Burger King: Leveraging data to guide decisions and enrich the customer experience
While most cases at HBS treat Burger King as McDonald's eternal rival, there's a new reason why the competition has increased in the 21st century. By turning details about customer transactions, preferences, and purchasing patterns into actionable insights, Burger King drives business decisions with the power of data analytics. Is McDonald's simply going to rest on its laurels, or will it use a trojan horse strategy to stay ahead?
If you ever asked a stranger which product defines America’s #1 food export in the world, there’s an inescapable chance that they will mention a hamburger. But, like any commoditized product, the need to stay ahead and maintain a competitive advantage through traditional methods like price discounts or new product offerings has failed to inspire disruptive innovation. For most of its history, Burger King has trailed McDonald’s in terms of its number of retail locations, international reach, and total market share which stands at 5% versus McDonald’s dominating 19% . With this problem in mind, Burger King’s new leadership has turned to data analytics to empower its marketing, sales, and operations strategy and the results are promising. Did you ever think that your Whooper might be powered by big data, or perhaps that Burger King’s decision to partner with Impossible Burger to offer a meatless Whooper was influenced by big data insights? This is precisely part of Burger King’s new secret formula.
Let’s delve deeper to understand exactly how Burger Kings unlocks this value and learn about its future plans to potentialize the offering through data.
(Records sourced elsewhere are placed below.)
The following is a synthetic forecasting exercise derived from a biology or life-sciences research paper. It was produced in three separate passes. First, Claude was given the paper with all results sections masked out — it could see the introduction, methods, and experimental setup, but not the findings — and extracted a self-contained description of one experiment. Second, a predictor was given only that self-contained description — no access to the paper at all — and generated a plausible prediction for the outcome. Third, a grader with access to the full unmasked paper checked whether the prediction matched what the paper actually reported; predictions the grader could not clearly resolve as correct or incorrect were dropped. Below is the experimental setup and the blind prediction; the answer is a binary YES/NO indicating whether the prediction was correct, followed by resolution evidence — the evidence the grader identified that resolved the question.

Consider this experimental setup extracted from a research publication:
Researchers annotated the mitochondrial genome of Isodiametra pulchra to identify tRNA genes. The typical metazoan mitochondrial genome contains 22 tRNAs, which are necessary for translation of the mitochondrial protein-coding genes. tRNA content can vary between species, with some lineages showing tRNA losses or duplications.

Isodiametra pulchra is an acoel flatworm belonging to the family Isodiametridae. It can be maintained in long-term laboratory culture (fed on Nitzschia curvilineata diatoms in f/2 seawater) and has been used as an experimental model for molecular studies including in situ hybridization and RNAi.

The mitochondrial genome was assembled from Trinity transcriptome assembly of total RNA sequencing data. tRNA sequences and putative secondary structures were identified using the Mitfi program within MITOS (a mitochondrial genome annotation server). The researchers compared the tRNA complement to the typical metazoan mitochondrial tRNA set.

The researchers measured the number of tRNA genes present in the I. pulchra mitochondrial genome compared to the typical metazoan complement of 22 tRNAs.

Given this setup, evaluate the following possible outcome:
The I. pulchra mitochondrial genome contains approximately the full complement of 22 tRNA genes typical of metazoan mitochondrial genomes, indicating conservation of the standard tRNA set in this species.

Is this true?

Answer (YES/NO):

I. Data Assets, Digitized Solutions & Processes and Value Created
With over 11 million daily sales at its retail locations, the vast amount of data available to Burger King is a diamond in the rough. From the supply chain operations to source its ingredients, maintain assortment and merchandising, to the cooking processes at each retail location, the amount of data available at each step of the hamburger journey may even be incalculable. Yet, given our current computing limitations, the value of big data remains even if we analyze a portion of its magnitude, and even Google knows well that simply having infinite computational power does not guarantee that humans will make decisions with the data outputs.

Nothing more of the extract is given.